Lulinha indiciado por 4 crimes na CPMI do INSS: Barraco entre deputados marca fim da investigação

Lulinha indiciado por 4 crimes na CPMI do INSS: Barraco entre deputados marca fim da investigação

Resumo

CPMI do INSS conclui trabalhos com indiciamento de Lulinha e bate-boca entre parlamentares

A Comissão Parlamentar de Inquérito (CPMI) do INSS encerrou suas atividades com um desfecho bombástico: o indiciamento formal de Luiz Cláudio Lula da Silva, conhecido como Lulinha, por quatro crimes.

A decisão ocorreu na última sexta-feira (27), após a leitura do relatório final pelo relator da comissão, Alfredo Gaspar. A sessão foi marcada por um intenso embate verbal entre parlamentares, evidenciando a tensão política em torno das investigações.

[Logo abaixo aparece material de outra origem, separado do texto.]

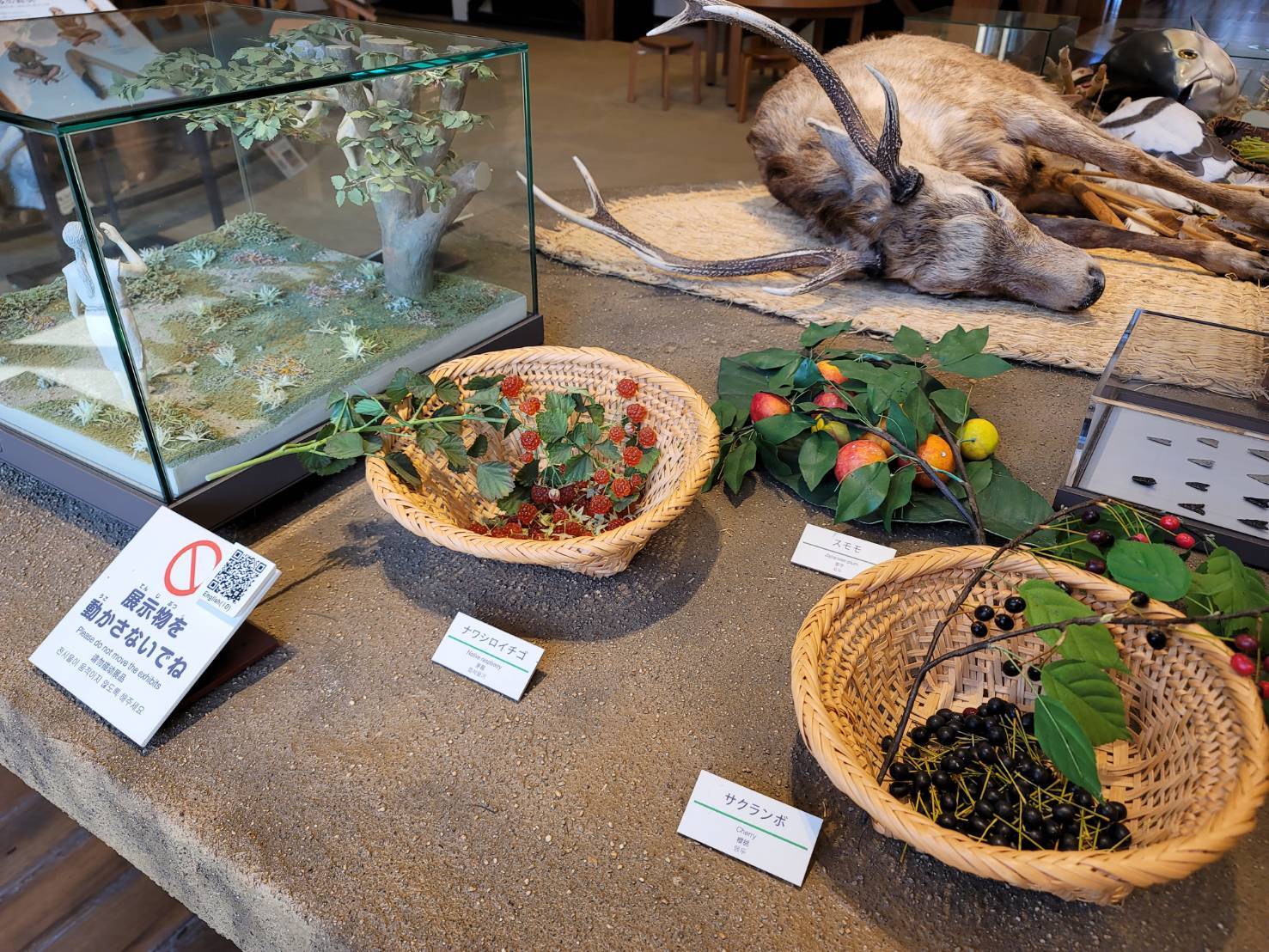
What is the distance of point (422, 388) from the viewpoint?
50.2 inches

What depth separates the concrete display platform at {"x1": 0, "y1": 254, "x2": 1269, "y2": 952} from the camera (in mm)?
881

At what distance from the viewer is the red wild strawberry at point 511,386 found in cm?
137

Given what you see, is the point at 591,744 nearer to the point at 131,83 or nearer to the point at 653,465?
the point at 653,465

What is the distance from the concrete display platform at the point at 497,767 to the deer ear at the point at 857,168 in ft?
3.31

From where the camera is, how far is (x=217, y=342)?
4.31ft

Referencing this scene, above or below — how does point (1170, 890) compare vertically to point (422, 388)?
below

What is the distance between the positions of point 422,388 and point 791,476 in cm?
64

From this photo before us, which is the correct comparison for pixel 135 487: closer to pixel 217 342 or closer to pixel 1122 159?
pixel 217 342

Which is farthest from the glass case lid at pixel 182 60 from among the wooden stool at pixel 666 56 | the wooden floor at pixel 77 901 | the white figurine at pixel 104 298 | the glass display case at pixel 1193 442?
the wooden stool at pixel 666 56

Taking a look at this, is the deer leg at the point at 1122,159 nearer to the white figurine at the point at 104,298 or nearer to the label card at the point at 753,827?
the label card at the point at 753,827

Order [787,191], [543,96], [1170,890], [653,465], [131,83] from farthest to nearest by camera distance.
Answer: [543,96] < [787,191] < [653,465] < [131,83] < [1170,890]

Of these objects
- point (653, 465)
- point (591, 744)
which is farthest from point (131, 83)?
point (591, 744)

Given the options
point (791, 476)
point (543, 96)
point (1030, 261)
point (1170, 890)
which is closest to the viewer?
point (1170, 890)

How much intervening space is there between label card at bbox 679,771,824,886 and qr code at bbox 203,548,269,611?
0.60 meters
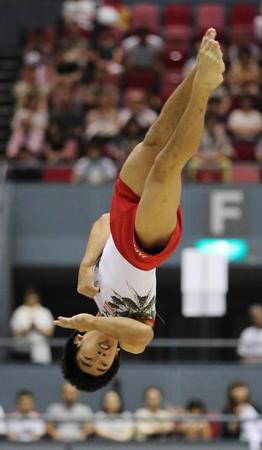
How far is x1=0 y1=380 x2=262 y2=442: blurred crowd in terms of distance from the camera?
13.0 m

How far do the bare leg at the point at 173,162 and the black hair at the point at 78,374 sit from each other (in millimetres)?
752

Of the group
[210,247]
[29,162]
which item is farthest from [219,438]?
[29,162]

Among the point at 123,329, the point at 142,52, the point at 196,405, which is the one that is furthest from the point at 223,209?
the point at 123,329

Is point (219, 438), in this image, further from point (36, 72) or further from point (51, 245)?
point (36, 72)

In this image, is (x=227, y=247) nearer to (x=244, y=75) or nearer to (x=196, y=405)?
(x=244, y=75)

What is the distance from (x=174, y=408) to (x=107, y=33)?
21.6 ft

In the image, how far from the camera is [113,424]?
13.2m

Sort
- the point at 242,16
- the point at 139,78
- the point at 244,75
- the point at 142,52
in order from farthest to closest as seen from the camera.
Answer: the point at 242,16 < the point at 142,52 < the point at 139,78 < the point at 244,75

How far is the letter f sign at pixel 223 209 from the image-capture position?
1590 cm

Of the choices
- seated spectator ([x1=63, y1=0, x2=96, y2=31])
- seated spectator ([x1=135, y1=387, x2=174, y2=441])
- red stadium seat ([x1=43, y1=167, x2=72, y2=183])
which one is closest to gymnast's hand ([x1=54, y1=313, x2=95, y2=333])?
seated spectator ([x1=135, y1=387, x2=174, y2=441])

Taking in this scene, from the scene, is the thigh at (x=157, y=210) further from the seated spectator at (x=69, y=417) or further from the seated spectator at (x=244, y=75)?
the seated spectator at (x=244, y=75)

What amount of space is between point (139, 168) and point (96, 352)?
1.13 metres

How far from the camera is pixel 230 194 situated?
625 inches

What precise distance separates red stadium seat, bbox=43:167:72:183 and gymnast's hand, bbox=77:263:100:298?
848 cm
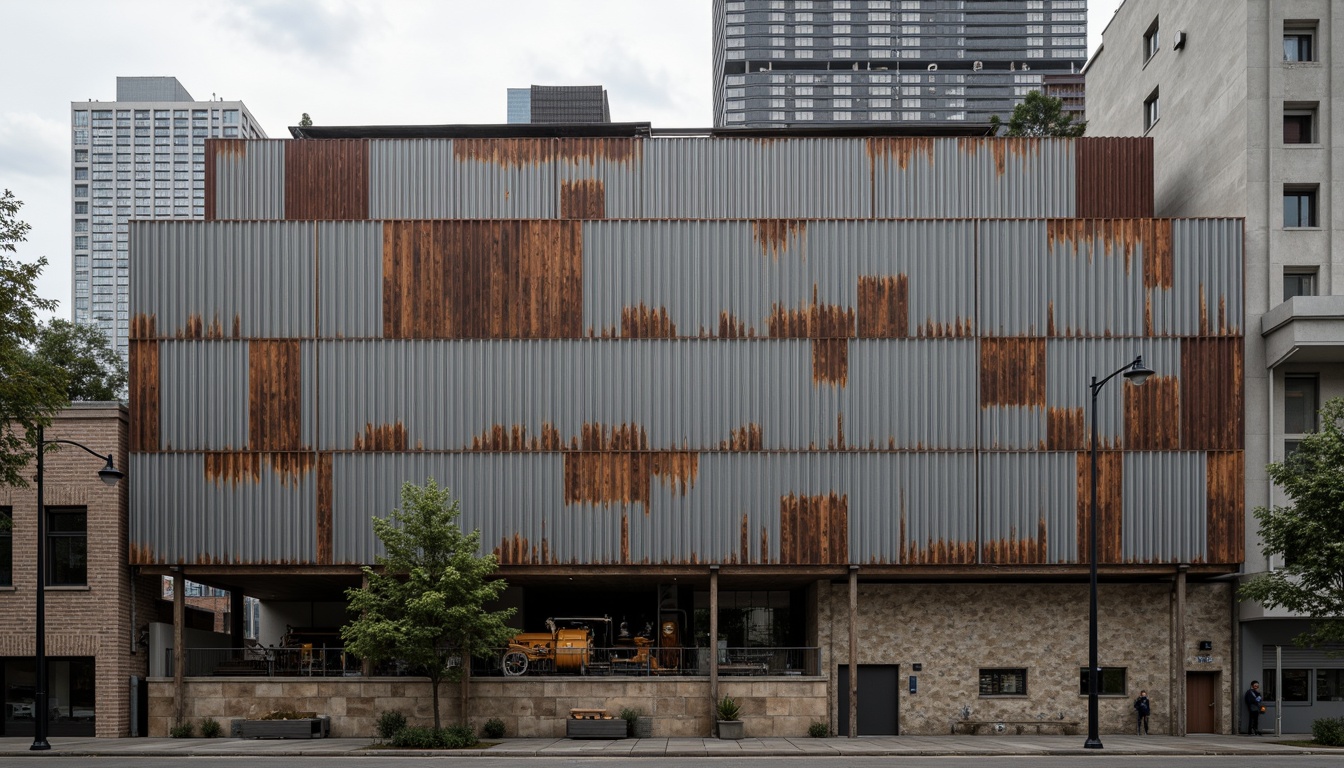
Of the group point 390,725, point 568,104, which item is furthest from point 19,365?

O encerramento da CPMI, que teve sua prorrogação negada pelo Supremo Tribunal Federal (STF), não significa o fim das apurações. Os desdobramentos agora seguem para a esfera judicial, tanto no STF quanto em instâncias inferiores. Conforme informação divulgada, o relatório final da CPMI do INSS aponta que Lulinha está formalmente indiciado por tráfico de influência, lavagem ou ocultação de bens, organização criminosa e participação em corrupção passiva.

Troca de acusações marca sessão final da CPMI

Momentos antes da apresentação do relatório, um incidente chamou a atenção. O deputado petista Lindbergh Farias acusou Alfredo Gaspar de ser um estuprador. A acusação, considerada sem fundamento, gerou uma resposta contundente de Gaspar, que declarou: “Eu estuprei corruptos iguais a você, que roubam o Brasil. Ladrão, lave sua boca, bandido.”

Gaspar, ex-promotor de Justiça e com vasta experiência em combate ao crime organizado, rebateu as ofensas em coletiva de imprensa. Ele classificou Lindbergh Farias como “criminoso, um usuário de drogas! Seu lugar é na prisão! Seu cafetão, usuário de drogas! Seu ladrão!”. A confusão expôs o que o relator descreveu como “desespero da esquerda” diante de um relatório considerado “devastador”.

Lulinha teria atuado como “sócio oculto” em esquemas

O relatório da CPMI detalha que Lulinha, “valendo-se de seu prestígio familiar e de sua capacidade de trânsito em instâncias governamentais, teria atuado como facilitador de acesso e possível sócio oculto” em esquemas envolvendo o Ministério da Saúde e a Anvisa. Segundo as investigações, ele teria recebido “vultuosos repasses financeiros” por meio da empresária e lobista petista Roberta Luchsinger.

A conclusão da comissão é que Lulinha teria “vendido o prestígio do sobrenome do pai para facilitar esquemas criminosos em troca de dinheiro”. O relatório se baseia em “elementos probatórios colhidos ao longo dos trabalhos desta CPMI, bem como nas informações constantes da decisão proferida pelo ministro André Mendonça, do STF”.

Indiciamento em massa e possíveis investigações futuras

Além de Lulinha, o relatório pediu o indiciamento de **duzentas e dezesseis pessoas**. Entre os nomes citados estão o banqueiro Daniel Vorcaro, o senador Weverton Rocha (PDT-MA), o deputado Euclydes Pettersen (Republicanos-MG), Roberta Luchsinger, o “Careca do INSS” e a ex-marqueteira do PT, Danielle Fonteles. A dimensão do esquema, que teria “roubado velhinhos do INSS de forma sistemática, organizada, em múltiplas frentes”, impressiona.

O documento também solicitou a investigação de ministros do STF. Apesar das tentativas de obstrução e da negativa de prorrogação da CPMI, o relatório foi considerado “robusto” e entregue à Justiça. Como Lulinha não possui foro privilegiado, o caso deverá ser encaminhado ao Ministério Público Federal de primeiro grau para continuidade das investigações.

Alfredo Gaspar é elogiado pela condução da investigação

O deputado Alfredo Gaspar recebeu elogios pela condução técnica e fundamentada do relatório. Ele enfrentou “pressão política, ataques pessoais baixos e tentativas de desqualificação”, mas manteve o foco na investigação, mesmo tendo como alvo o filho do presidente da República. A atuação de Gaspar é vista como um contraponto à “gritaria” e ao “teatro” de outros parlamentares.

A conclusão da CPMI demonstra que, mesmo diante de adversidades, é possível conduzir investigações sérias. O relatório entregue e as provas documentadas agora seguem para o curso da Justiça, com a expectativa de que as apurações avancem, inclusive sobre ministros, em instâncias onde a atuação dos procuradores pode ocorrer mesmo em casos de foro privilegiado, em situações de improbidade administrativa.